### To do
Which of the lines below hold the word "camera"? Pull each of them out.

Top of Available records

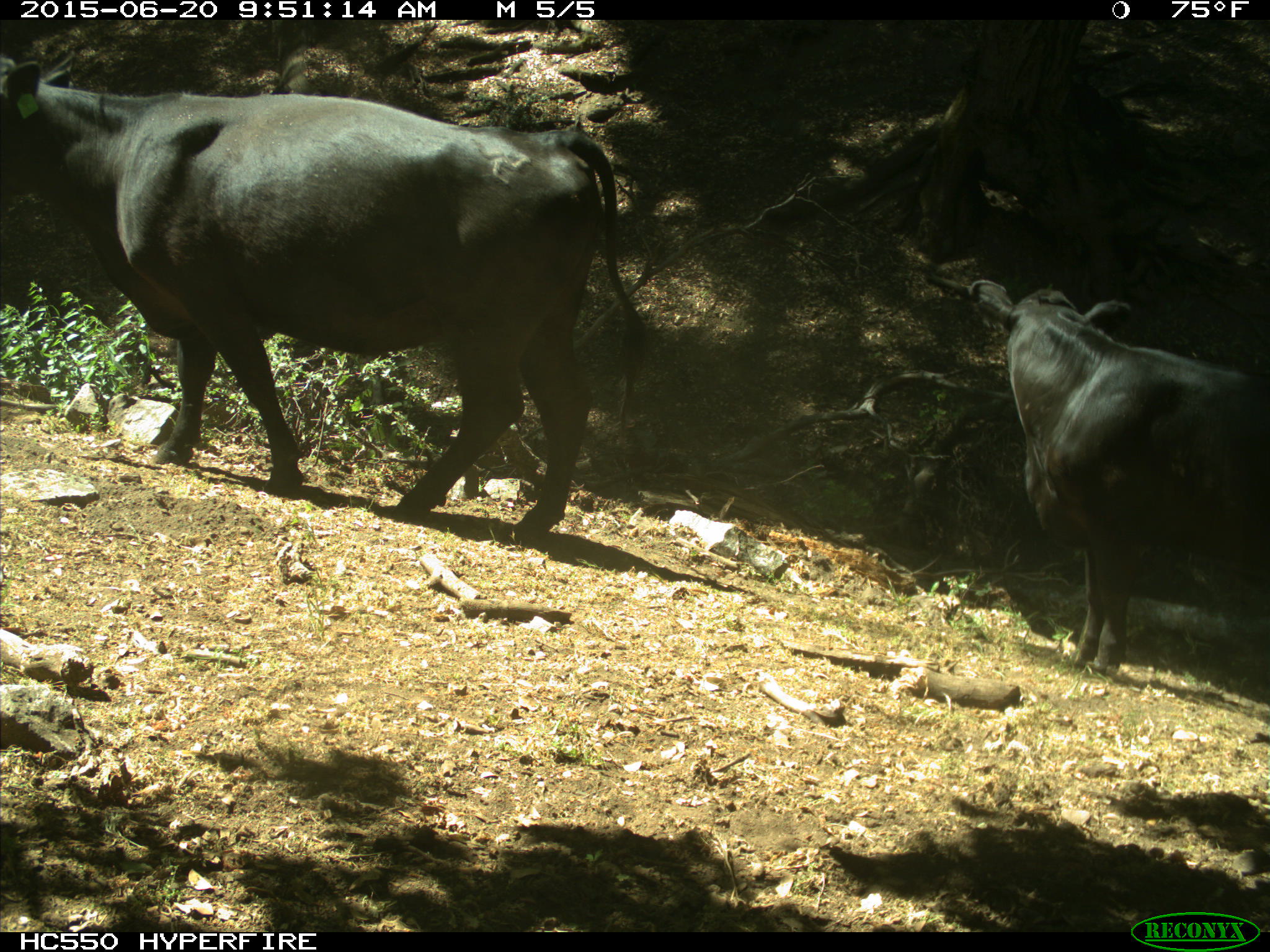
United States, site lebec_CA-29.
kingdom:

Bottom of Available records
Top of Available records

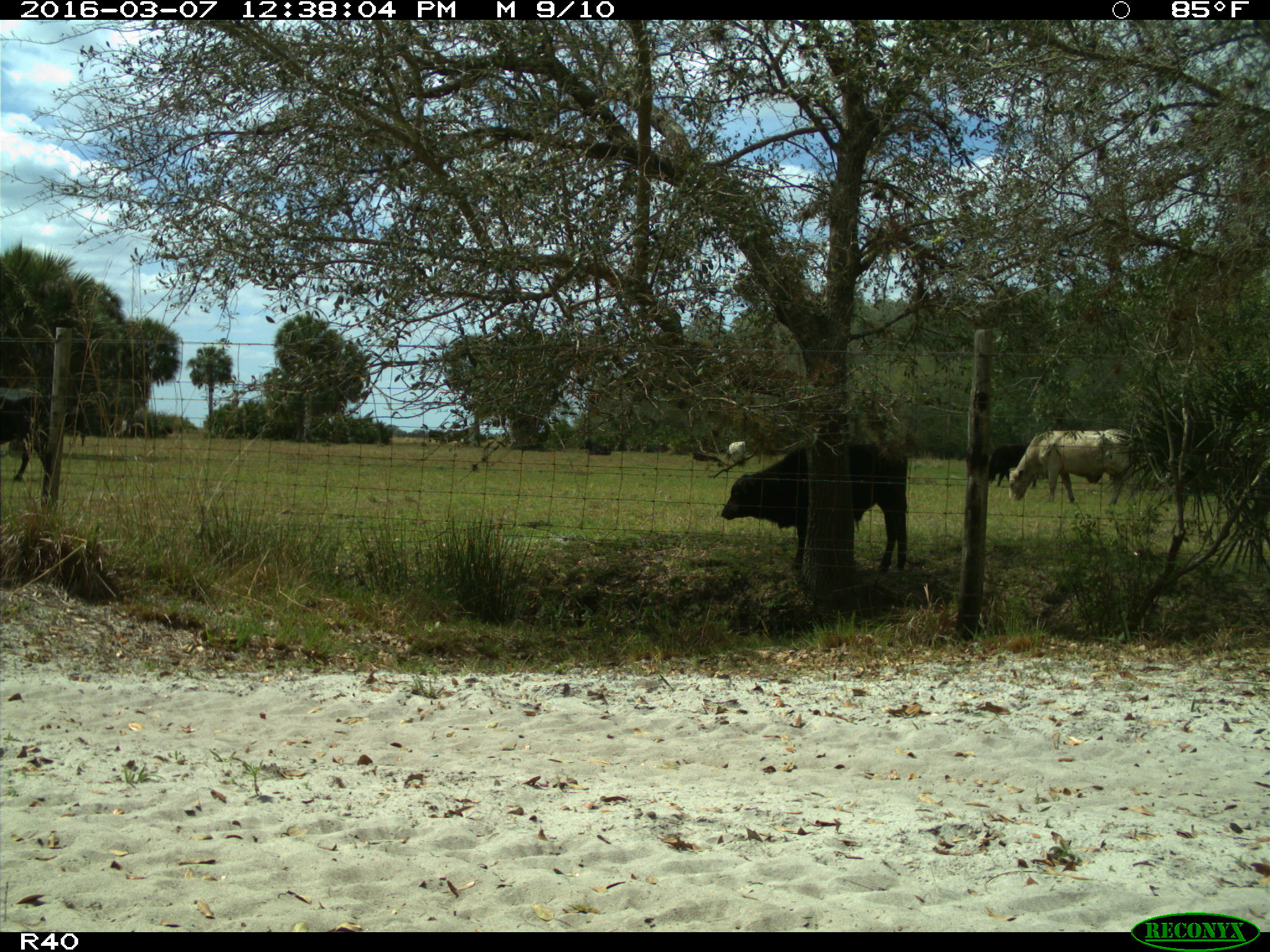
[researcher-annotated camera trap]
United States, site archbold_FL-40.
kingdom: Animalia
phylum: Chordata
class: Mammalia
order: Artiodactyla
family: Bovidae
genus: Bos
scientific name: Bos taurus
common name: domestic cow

Bottom of Available records
Top of Available records

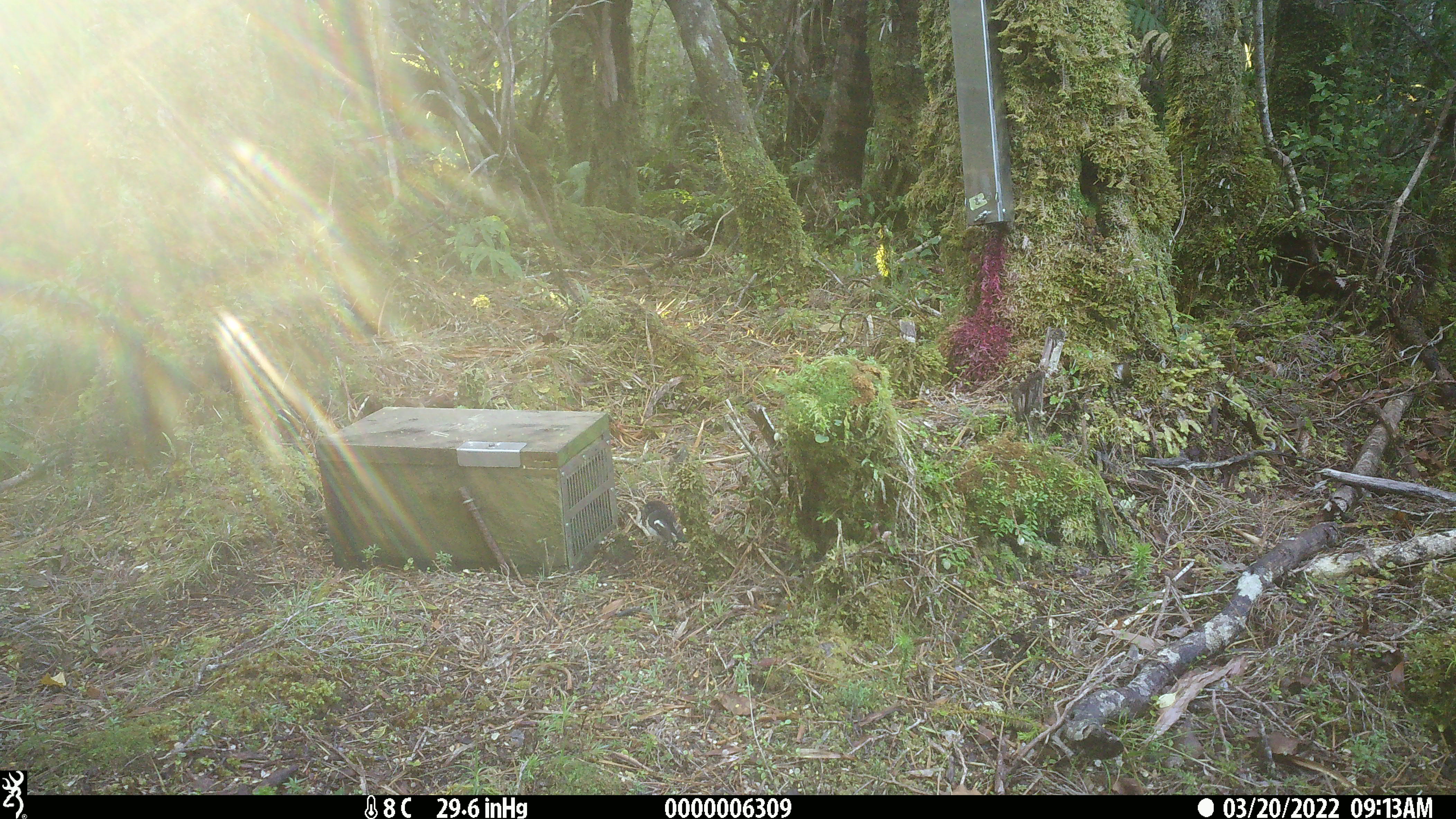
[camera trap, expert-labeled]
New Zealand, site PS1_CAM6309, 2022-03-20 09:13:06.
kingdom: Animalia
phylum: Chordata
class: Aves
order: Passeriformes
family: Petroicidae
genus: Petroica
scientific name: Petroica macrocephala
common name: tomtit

Bottom of Available records

### Finished task
[researcher-annotated camera trap]
[camera trap, expert-labeled]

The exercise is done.